** TASK PROMPT **
The records below are to be quoted in full; please keep every word exact.

** SUPPLIED DATA **
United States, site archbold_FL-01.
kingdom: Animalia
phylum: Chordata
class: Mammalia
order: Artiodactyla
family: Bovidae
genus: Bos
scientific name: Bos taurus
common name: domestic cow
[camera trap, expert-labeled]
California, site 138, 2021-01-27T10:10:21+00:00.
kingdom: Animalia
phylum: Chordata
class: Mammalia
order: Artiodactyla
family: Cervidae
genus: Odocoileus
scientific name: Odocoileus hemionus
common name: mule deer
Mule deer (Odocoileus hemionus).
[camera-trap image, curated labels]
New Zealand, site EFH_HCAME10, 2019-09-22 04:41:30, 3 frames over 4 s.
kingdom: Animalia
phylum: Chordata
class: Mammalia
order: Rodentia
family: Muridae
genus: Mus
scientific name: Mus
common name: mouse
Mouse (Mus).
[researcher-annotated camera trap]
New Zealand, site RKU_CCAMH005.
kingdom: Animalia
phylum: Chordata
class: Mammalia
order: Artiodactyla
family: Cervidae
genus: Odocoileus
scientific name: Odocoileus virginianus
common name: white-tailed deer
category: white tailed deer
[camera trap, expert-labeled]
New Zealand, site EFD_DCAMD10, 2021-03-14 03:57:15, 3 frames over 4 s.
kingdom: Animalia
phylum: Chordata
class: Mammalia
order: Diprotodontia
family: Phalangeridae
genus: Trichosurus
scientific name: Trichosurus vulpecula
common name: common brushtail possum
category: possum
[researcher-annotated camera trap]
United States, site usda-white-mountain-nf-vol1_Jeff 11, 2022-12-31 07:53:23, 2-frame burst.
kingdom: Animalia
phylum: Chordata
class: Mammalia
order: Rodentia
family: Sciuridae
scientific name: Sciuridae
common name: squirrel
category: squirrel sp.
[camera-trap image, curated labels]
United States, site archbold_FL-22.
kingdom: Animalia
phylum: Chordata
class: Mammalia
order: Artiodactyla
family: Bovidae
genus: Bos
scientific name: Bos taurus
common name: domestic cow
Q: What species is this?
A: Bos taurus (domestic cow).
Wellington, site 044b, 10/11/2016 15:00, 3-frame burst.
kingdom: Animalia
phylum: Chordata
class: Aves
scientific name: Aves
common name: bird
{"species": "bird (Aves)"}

** OUTPUT **
United States, site archbold_FL-01.
kingdom: Animalia
phylum: Chordata
class: Mammalia
order: Artiodactyla
family: Bovidae
genus: Bos
scientific name: Bos taurus
common name: domestic cow
[camera trap, expert-labeled]
California, site 138, 2021-01-27T10:10:21+00:00.
kingdom: Animalia
phylum: Chordata
class: Mammalia
order: Artiodactyla
family: Cervidae
genus: Odocoileus
scientific name: Odocoileus hemionus
common name: mule deer
Mule deer (Odocoileus hemionus).
[camera-trap image, curated labels]
New Zealand, site EFH_HCAME10, 2019-09-22 04:41:30, 3 frames over 4 s.
kingdom: Animalia
phylum: Chordata
class: Mammalia
order: Rodentia
family: Muridae
genus: Mus
scientific name: Mus
common name: mouse
Mouse (Mus).
[researcher-annotated camera trap]
New Zealand, site RKU_CCAMH005.
kingdom: Animalia
phylum: Chordata
class: Mammalia
order: Artiodactyla
family: Cervidae
genus: Odocoileus
scientific name: Odocoileus virginianus
common name: white-tailed deer
category: white tailed deer
[camera trap, expert-labeled]
New Zealand, site EFD_DCAMD10, 2021-03-14 03:57:15, 3 frames over 4 s.
kingdom: Animalia
phylum: Chordata
class: Mammalia
order: Diprotodontia
family: Phalangeridae
genus: Trichosurus
scientific name: Trichosurus vulpecula
common name: common brushtail possum
category: possum
[researcher-annotated camera trap]
United States, site usda-white-mountain-nf-vol1_Jeff 11, 2022-12-31 07:53:23, 2-frame burst.
kingdom: Animalia
phylum: Chordata
class: Mammalia
order: Rodentia
family: Sciuridae
scientific name: Sciuridae
common name: squirrel
category: squirrel sp.
[camera-trap image, curated labels]
United States, site archbold_FL-22.
kingdom: Animalia
phylum: Chordata
class: Mammalia
order: Artiodactyla
family: Bovidae
genus: Bos
scientific name: Bos taurus
common name: domestic cow
Q: What species is this?
A: Bos taurus (domestic cow).
Wellington, site 044b, 10/11/2016 15:00, 3-frame burst.
kingdom: Animalia
phylum: Chordata
class: Aves
scientific name: Aves
common name: bird
{"species": "bird (Aves)"}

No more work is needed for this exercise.